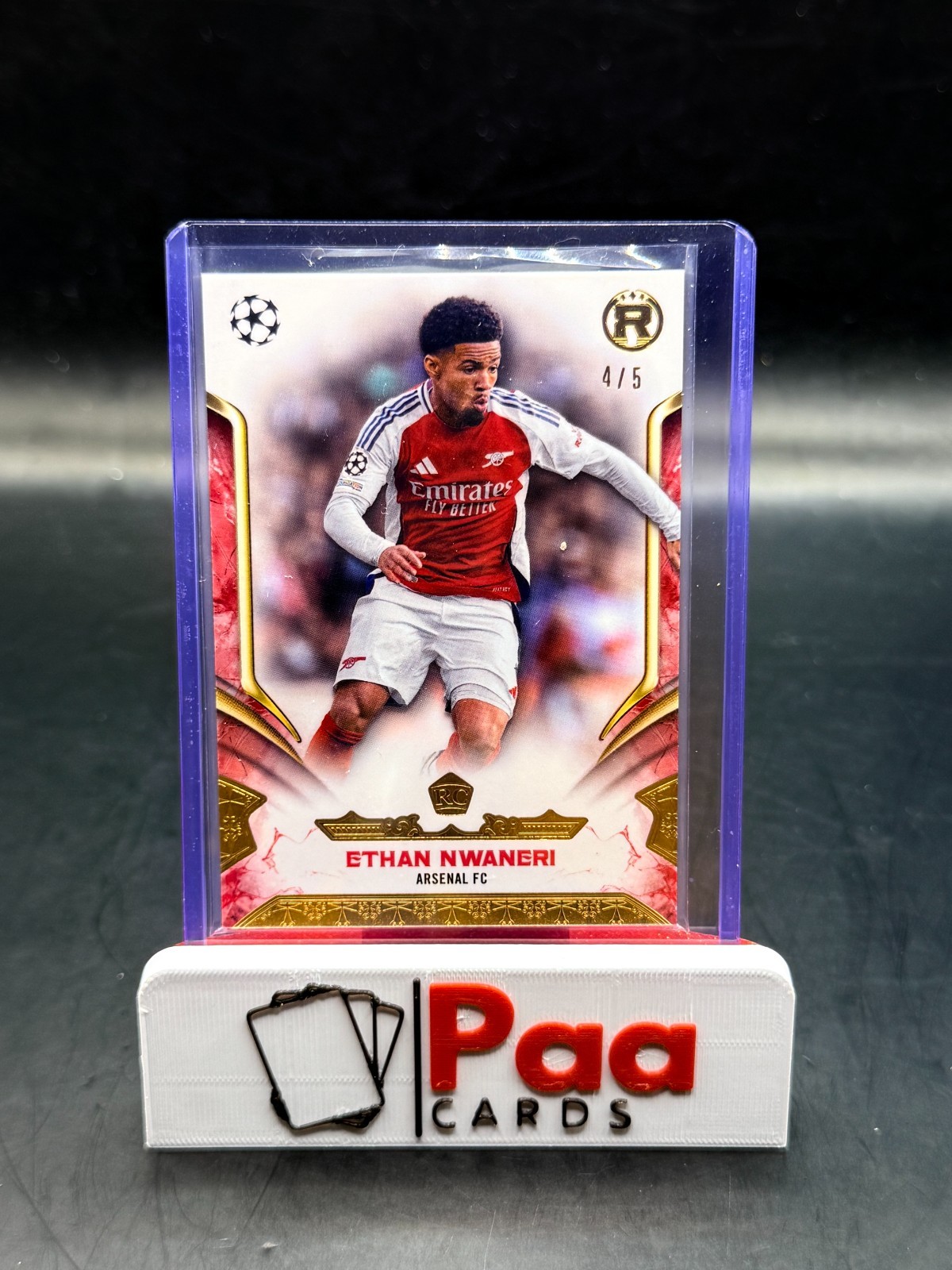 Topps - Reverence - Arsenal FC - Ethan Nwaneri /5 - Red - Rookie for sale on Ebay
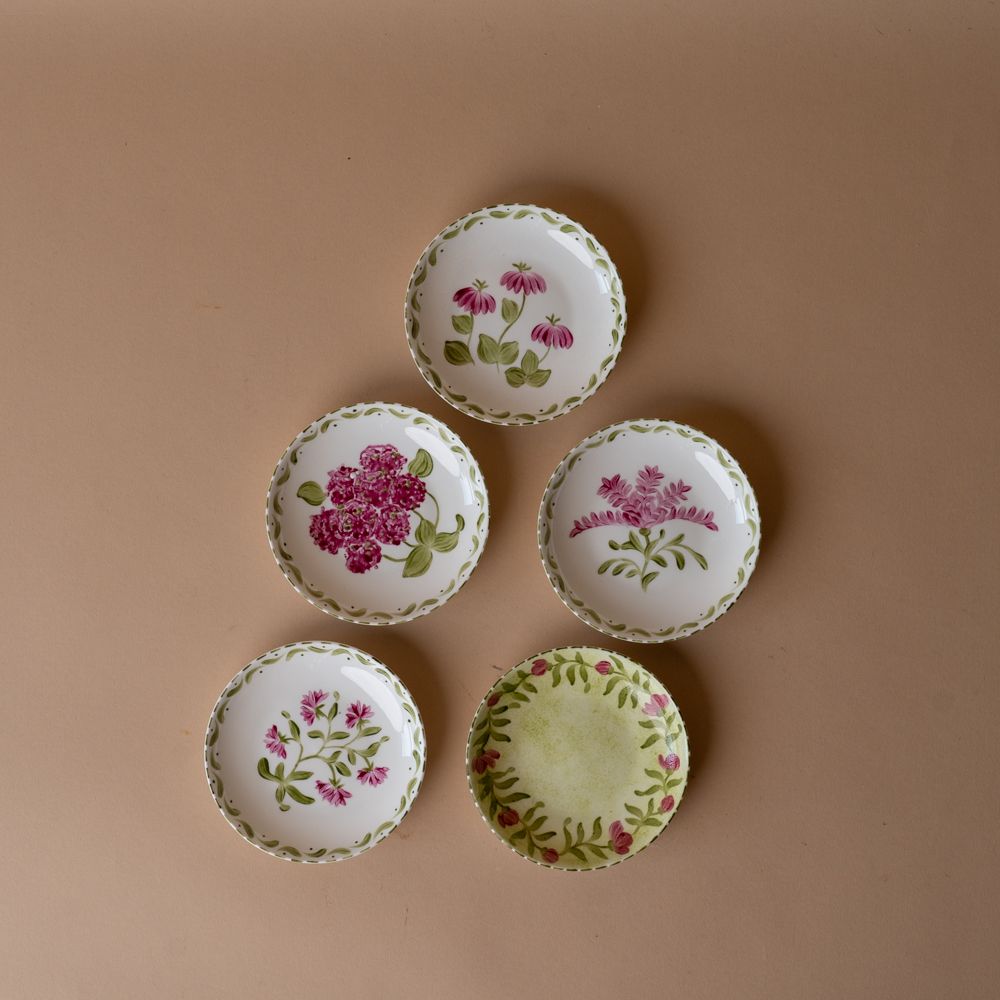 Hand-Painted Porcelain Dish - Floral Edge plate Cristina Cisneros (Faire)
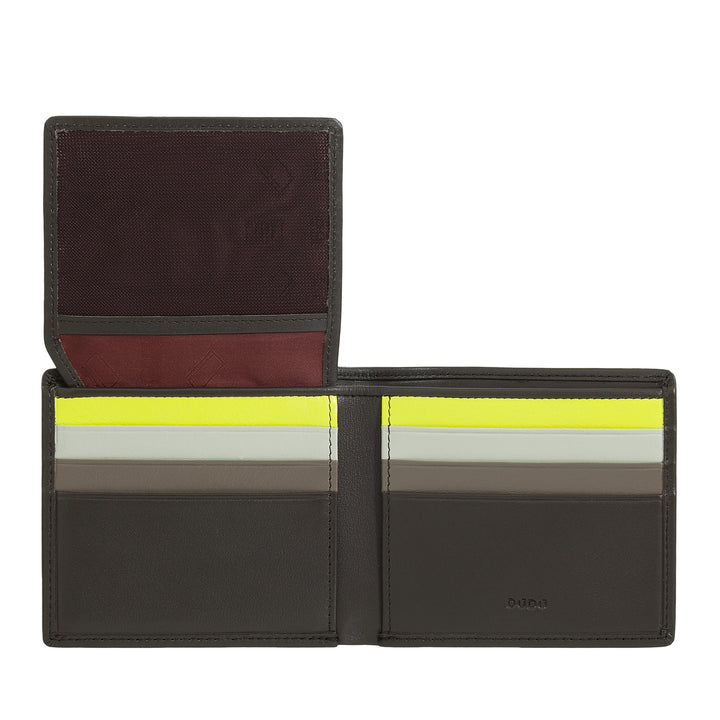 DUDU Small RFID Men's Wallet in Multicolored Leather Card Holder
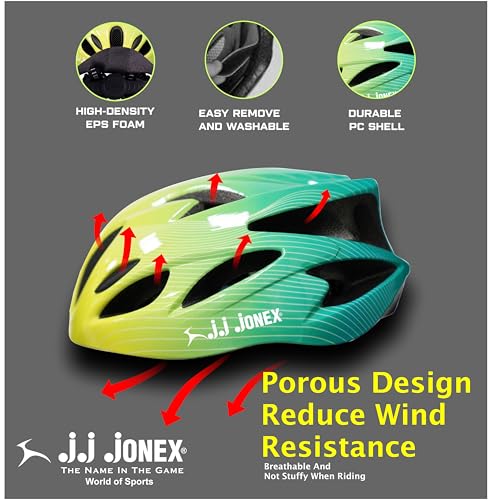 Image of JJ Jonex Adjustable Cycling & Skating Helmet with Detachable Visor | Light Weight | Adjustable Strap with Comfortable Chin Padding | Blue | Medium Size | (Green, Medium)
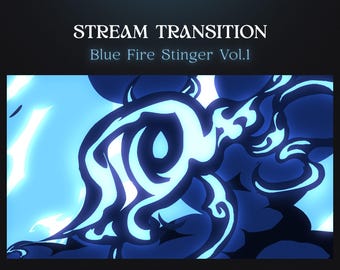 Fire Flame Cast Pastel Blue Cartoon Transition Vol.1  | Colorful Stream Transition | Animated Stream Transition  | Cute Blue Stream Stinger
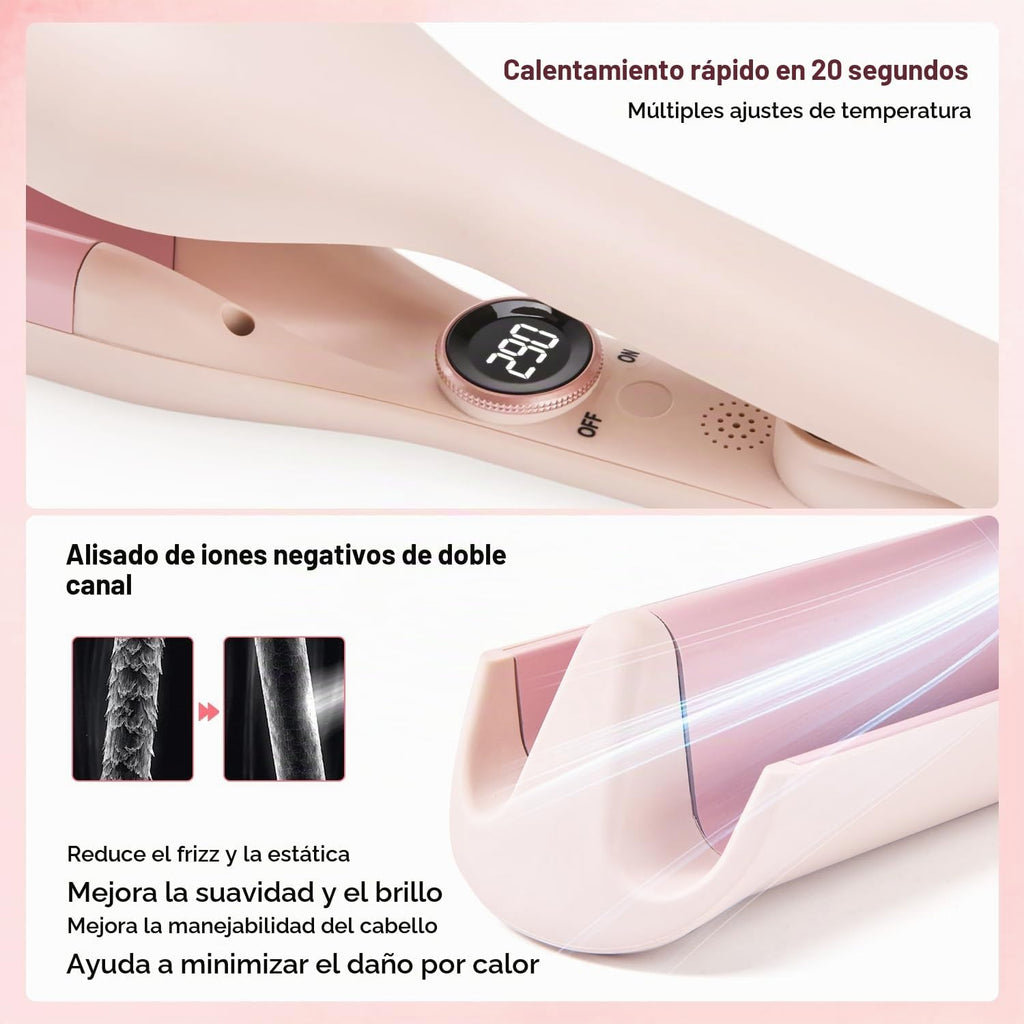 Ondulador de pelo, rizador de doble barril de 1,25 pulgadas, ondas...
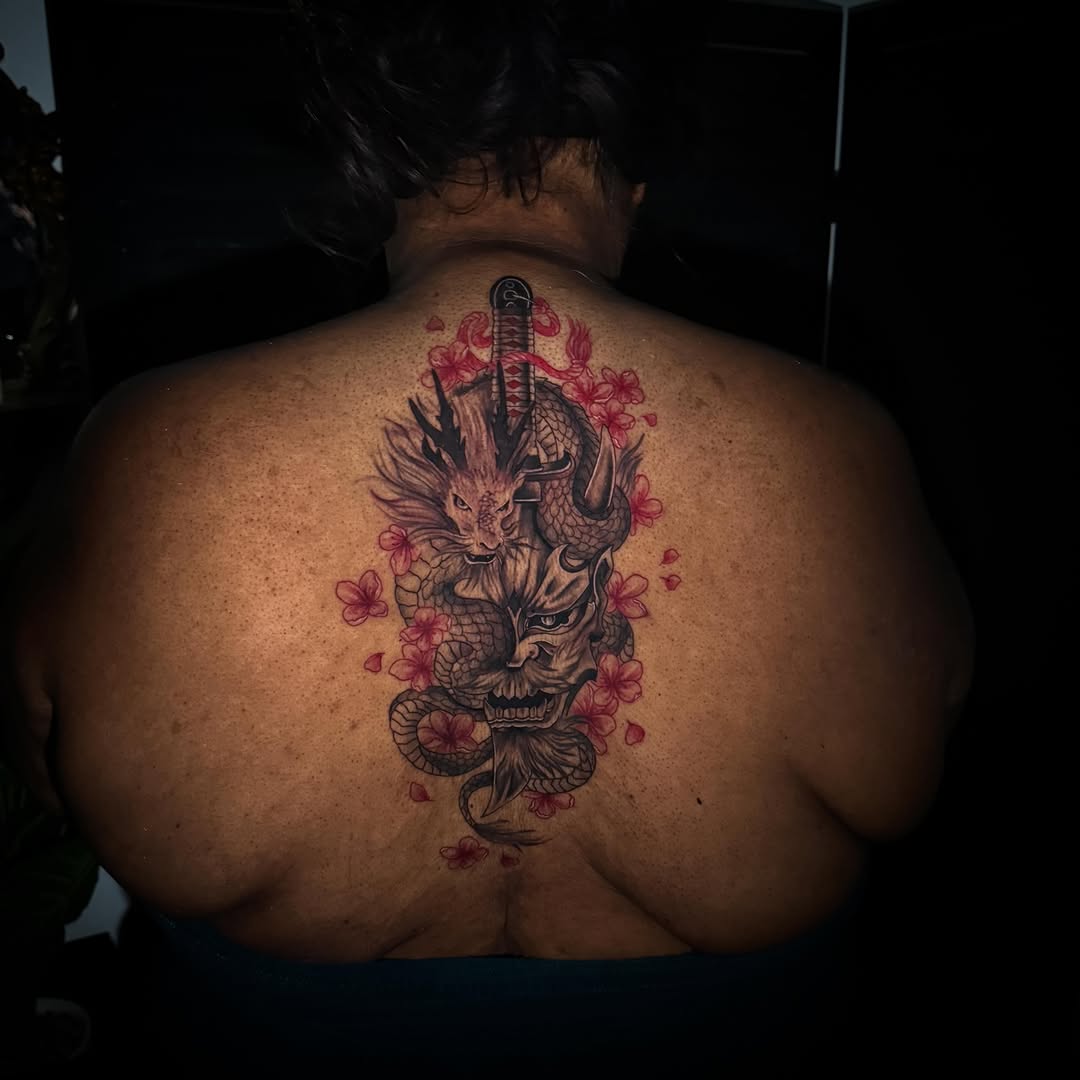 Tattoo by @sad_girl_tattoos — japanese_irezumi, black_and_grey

* _What to work on_:
Transcribe all seven records above word for word, and leave the pictures out of your answer.

* _Problem solution_:
 Topps - Reverence - Arsenal FC - Ethan Nwaneri /5 - Red - Rookie for sale on Ebay
 Hand-Painted Porcelain Dish - Floral Edge plate Cristina Cisneros (Faire)
 DUDU Small RFID Men's Wallet in Multicolored Leather Card Holder
 Image of JJ Jonex Adjustable Cycling & Skating Helmet with Detachable Visor | Light Weight | Adjustable Strap with Comfortable Chin Padding | Blue | Medium Size | (Green, Medium)
 Fire Flame Cast Pastel Blue Cartoon Transition Vol.1  | Colorful Stream Transition | Animated Stream Transition  | Cute Blue Stream Stinger
 Ondulador de pelo, rizador de doble barril de 1,25 pulgadas, ondas...
 Tattoo by @sad_girl_tattoos — japanese_irezumi, black_and_grey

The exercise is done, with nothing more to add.